You can check this quickly yourself.

((Get-Content $File.FullName -Raw) | ConvertFrom-Json).gettype().IsSerializable

Will print False

While

((Get-Content $File.FullName -Raw)).gettype().IsSerializable

Will print True

With some more testing and the use of outputs, I can even visualize that the parameter remained empty! The array contains three empty {} where I expected the JSON.

ConvertFrom-Json is not serializable

I usually do not have any issues with this in my pure PowerShell scripting. But here, I pass the object from PowerShell to Bicep, and guess what? For that to work, it has to be serializable.
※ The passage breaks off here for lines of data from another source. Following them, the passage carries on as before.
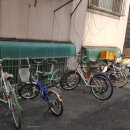서구-01-128 이미지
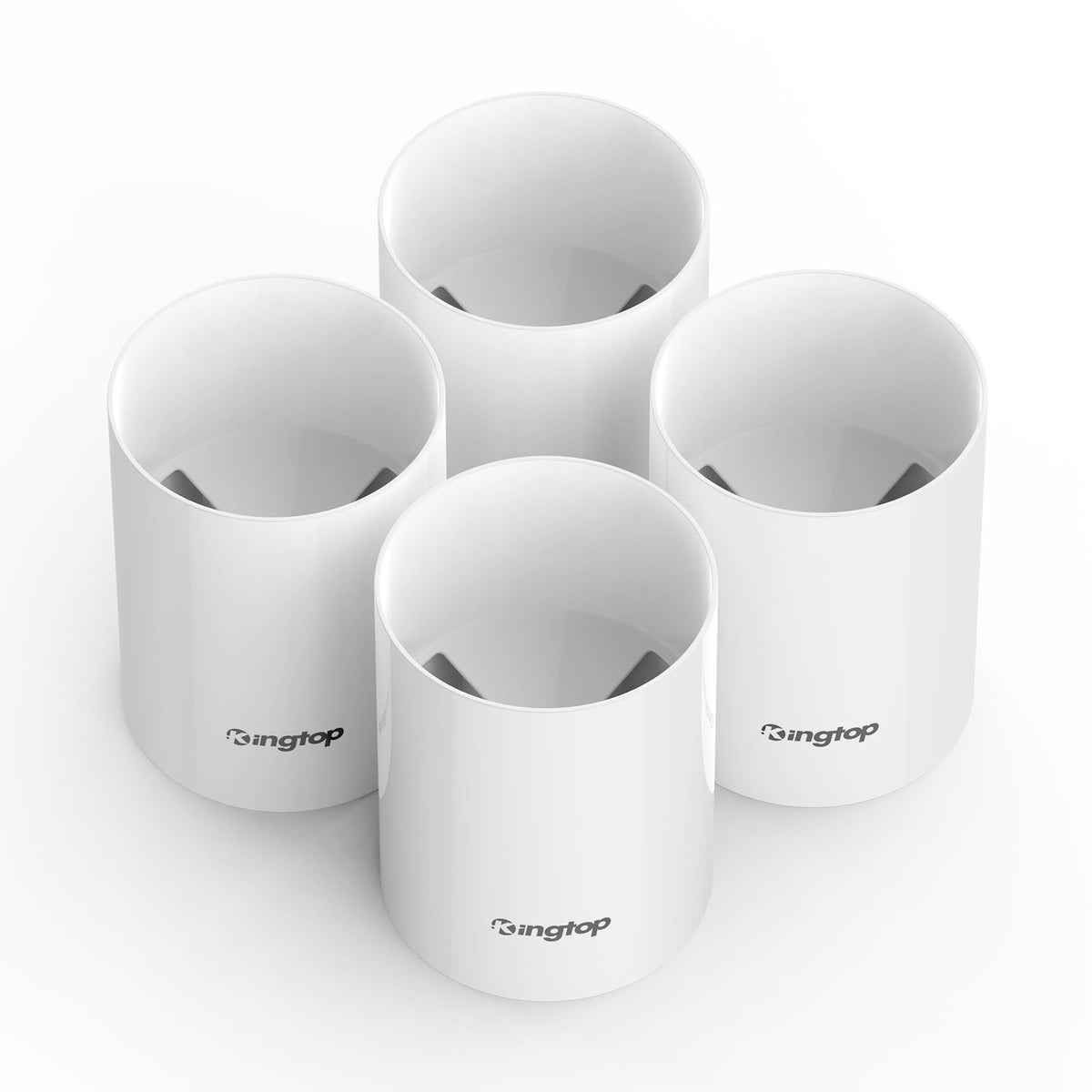 Golf Hole Cup - 6 Inch Height, PGA/USGA Standard, Golf Accessories
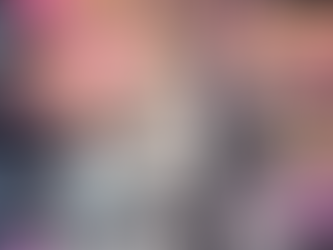 Pensamentos em Poesia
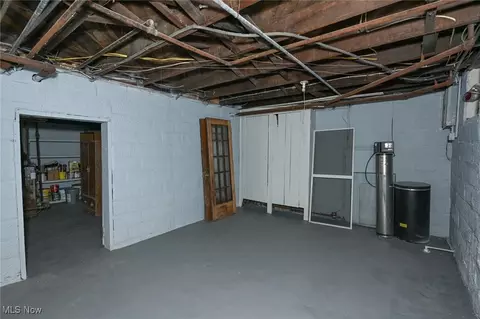 Other - 517 Broad Ave NW, Canton, OH 44708 photo 4 of 4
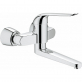 Смеситель Grohe Euroeco Special 32774000 для раковины фото 1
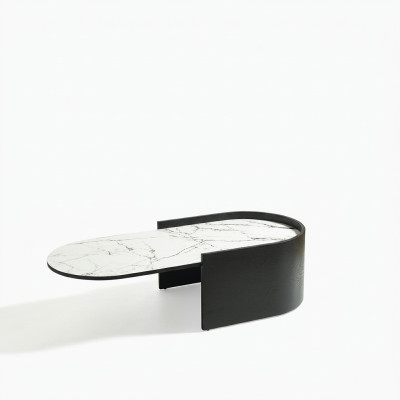 Table basse Table designer Table d'appoint Moderne Tables Table basse neuf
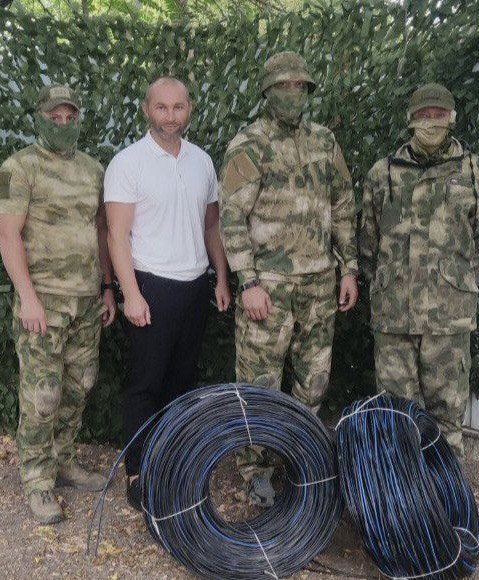 ����� ��������: ������, ������� ����� �� ��������� �����������, ������� ����������� ������������� �������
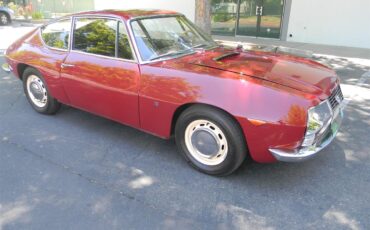 Lancia-Fulvia-1967-5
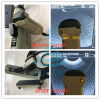 B&K 8823 ultrasound probe repair crystal replacement Ultrasound Transducer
Now, when I do this, there are no warnings or errors. It just seems to work until you use the parameter and get errors that, at first, I did not understand. But the root cause is that in Bicep, the parameter remained empty. Needless to say, I wasted many hours trying to fix this before I finally understood the root cause!

As you can see in the code, I still use ConvertFrom-Json to test if my JSON files contain any errors, but I do not pass that JSON to Bicep as that will not work. So instead, I pass the string and still use the json() function in Bicep.

Hence, this blog post is to help others not make the mistake I made. It will also help me remember ConvertFrom-Json is not serializable.